Diethanolamine (DEA)- The Tip Of The Iceberg?

Diethanolamine (DEA)- The Tip Of The Iceberg?




USA Today (Friday, February 27, 1998) was reported that DEA is dangerous! Yet hundreds of shampoos, bubble baths and personal care products still contain DEA today!

Chicago, Feb. 22/PRNewswire/ -- The following was released today by Samuel S. Epstein, M.D., Professor Environmental Medicine, University of Illinois School of Public Health:

As reported on CBS Morning News today, the National Toxicology Program (NTP) recently found that repeated skin application to mouse skin, of diethanolamine (DEA), or its fatty acid derivative cocamide-DEA, induced liver and kidney cancer. Besides this "clear evidence of carcinogenicity,"NTP also emphasized that DEA is readily absorbed through the skin and accumulates in organs, such as the brain, where it induces chronic toxic effects.

High concentrations of DEA-based detergents are commonly used in a wide range of cosmetics and toiletries, including shampoos, hair dyes, and conditioners, lotions, creams and bubble baths, besides liquid dish-washing and laundry soaps.
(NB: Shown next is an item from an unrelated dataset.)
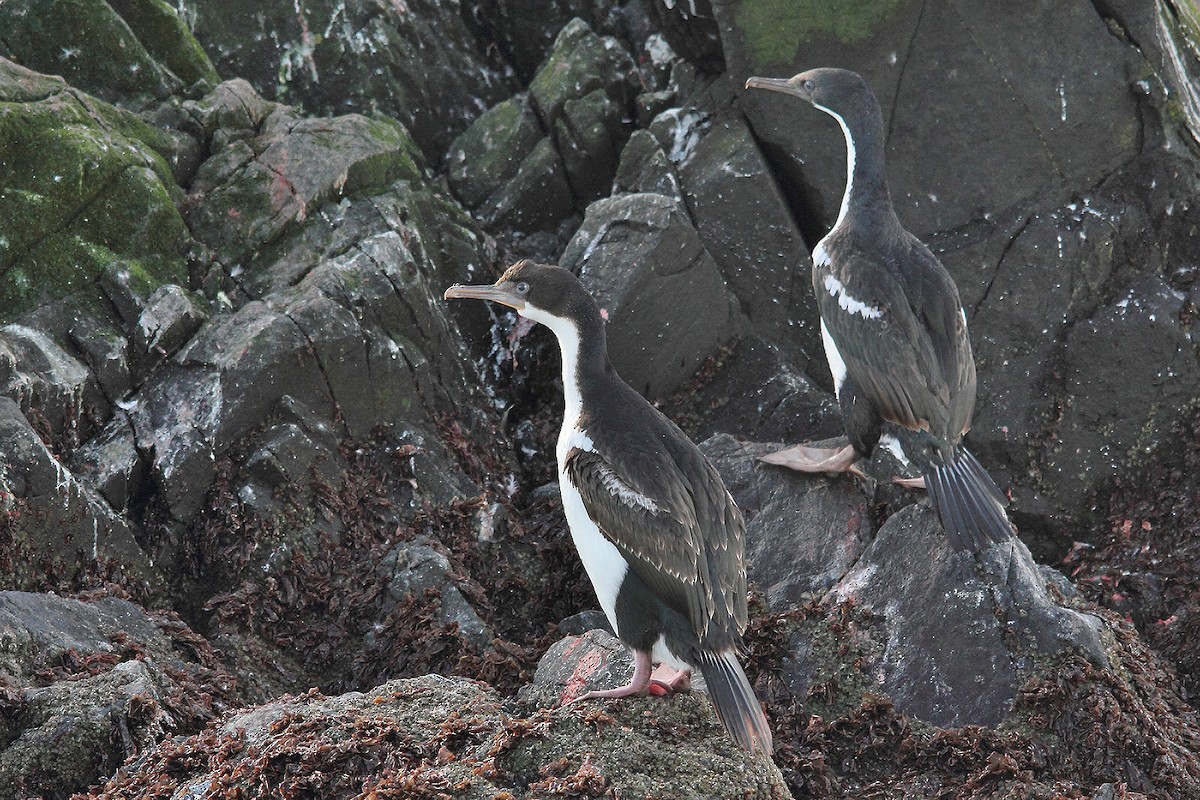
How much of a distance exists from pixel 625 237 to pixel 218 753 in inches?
191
Lifelong use of these products thus clearly poses major avoidable cancer risks to the great majority of U.S. consumers, particularly infants and young children.

Further increasing these cancer risks is long-standing evidence that DEA readily interacts with nitrite preservatives or contaminants in cosmetics or toiletries to form nitrosodiethabnolamine (NDELA), another carcinogen as well recognized by Federal agencies and institutions and the World Health Organization, which, like DEA, is also rapidly absorbed through the skin. In 1979, FDA warned that over 40% of all cosmetic products were contaminated with NDELA and called for industry "to take immediate action to eliminate this carcinogen from cosmetic products."
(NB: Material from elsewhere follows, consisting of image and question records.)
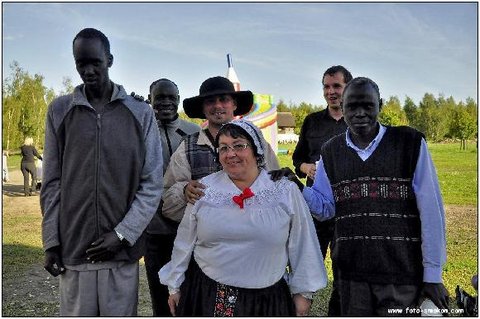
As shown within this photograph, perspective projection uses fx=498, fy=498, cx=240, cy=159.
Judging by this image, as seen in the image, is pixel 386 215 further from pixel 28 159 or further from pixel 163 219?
pixel 28 159

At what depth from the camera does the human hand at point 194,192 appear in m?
2.64

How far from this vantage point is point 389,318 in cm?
265

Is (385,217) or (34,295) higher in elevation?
(385,217)

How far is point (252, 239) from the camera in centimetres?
245

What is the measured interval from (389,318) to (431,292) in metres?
0.27

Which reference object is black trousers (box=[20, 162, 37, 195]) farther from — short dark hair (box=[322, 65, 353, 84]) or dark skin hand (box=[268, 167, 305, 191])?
dark skin hand (box=[268, 167, 305, 191])

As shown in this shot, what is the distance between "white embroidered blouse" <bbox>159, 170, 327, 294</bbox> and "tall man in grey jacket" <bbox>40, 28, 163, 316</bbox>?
0.28 metres

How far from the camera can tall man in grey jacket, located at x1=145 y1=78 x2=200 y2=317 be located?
12.0 feet

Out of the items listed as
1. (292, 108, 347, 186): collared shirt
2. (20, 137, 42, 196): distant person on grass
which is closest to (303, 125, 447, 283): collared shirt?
(292, 108, 347, 186): collared shirt

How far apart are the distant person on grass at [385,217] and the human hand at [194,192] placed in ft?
1.66

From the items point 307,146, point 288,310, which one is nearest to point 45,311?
point 307,146

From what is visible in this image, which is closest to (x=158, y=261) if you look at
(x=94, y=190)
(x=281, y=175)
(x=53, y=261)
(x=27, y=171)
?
(x=53, y=261)

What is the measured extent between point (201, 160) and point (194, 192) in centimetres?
58

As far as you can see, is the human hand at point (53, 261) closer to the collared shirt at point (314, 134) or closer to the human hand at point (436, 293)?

In two 1991 surveys, 27 out of 29 products were found to be contaminated with high concentrations of this carcinogen, results which were subsequently confirmed by the FDA. Based on this information, the European Union and European industry have both taken strong action to reduce or eliminate DEA and NDELA from cosmetics and toiletries. In sharp contrast, the FDA has taken no such action, nor has it responded to a 1996 petition from the Cancer Prevention Coalition to phase out the use of DEA or to label DEA-containing products with an explicit cancer warning. The Mainstream U.S. industry has been similarly unresponsive, even to the extent of ignoring an explicit warning by the Cosmetics, Toiletries and Fragrance Association to discontinue uses of DEA. Such reckless intransigence is in strong contrast to the responsiveness of the growing safe cosmetic industry.
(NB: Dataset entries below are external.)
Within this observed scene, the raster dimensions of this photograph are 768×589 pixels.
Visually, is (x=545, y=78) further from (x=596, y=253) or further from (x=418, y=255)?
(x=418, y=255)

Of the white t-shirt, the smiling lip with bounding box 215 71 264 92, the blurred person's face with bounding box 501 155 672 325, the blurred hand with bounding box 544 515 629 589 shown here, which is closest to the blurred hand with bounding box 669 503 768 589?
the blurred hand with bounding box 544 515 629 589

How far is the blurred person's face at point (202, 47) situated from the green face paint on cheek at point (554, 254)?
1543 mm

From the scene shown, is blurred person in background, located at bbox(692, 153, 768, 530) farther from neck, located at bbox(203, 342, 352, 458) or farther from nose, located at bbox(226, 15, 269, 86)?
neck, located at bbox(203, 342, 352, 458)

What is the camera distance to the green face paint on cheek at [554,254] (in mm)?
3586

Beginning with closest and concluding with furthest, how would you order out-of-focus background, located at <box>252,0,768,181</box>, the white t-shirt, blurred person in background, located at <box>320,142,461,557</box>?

Tom Mower, CEO of Neways,Inc., a major distributor of carcinogen-free cosmetics, emphasizes: "I see no reason at all to use DEA, as there are safe and cost effective alternatives which we have been using in a wide range of our cosmetics and toiletries for the last decade."

Faced with escalating cancer rates, now striking more than one in three Americans, FDA should take immediate action to prevent further exposure to the avoidable carcinogens DEA and NDELA in cosmetics, toiletries and liquid soaps. Safe and effective alternatives to DEA are readily available.